* start Dataset entries *

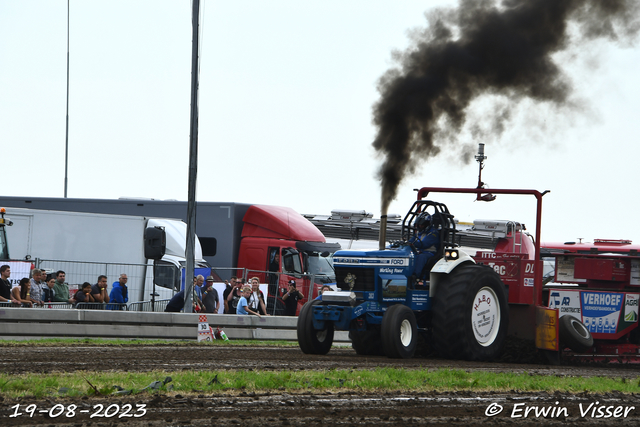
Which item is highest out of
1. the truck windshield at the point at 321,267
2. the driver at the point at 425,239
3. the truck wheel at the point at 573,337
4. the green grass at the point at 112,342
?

* end Dataset entries *

Exercise instructions:
Arrange the lines of the listing above as a numbered list, skipping any blank lines and leaving out the picture.

The answer:
1. Which item is highest out of
2. 1. the truck windshield at the point at 321,267
3. 2. the driver at the point at 425,239
4. 3. the truck wheel at the point at 573,337
5. 4. the green grass at the point at 112,342
6. ?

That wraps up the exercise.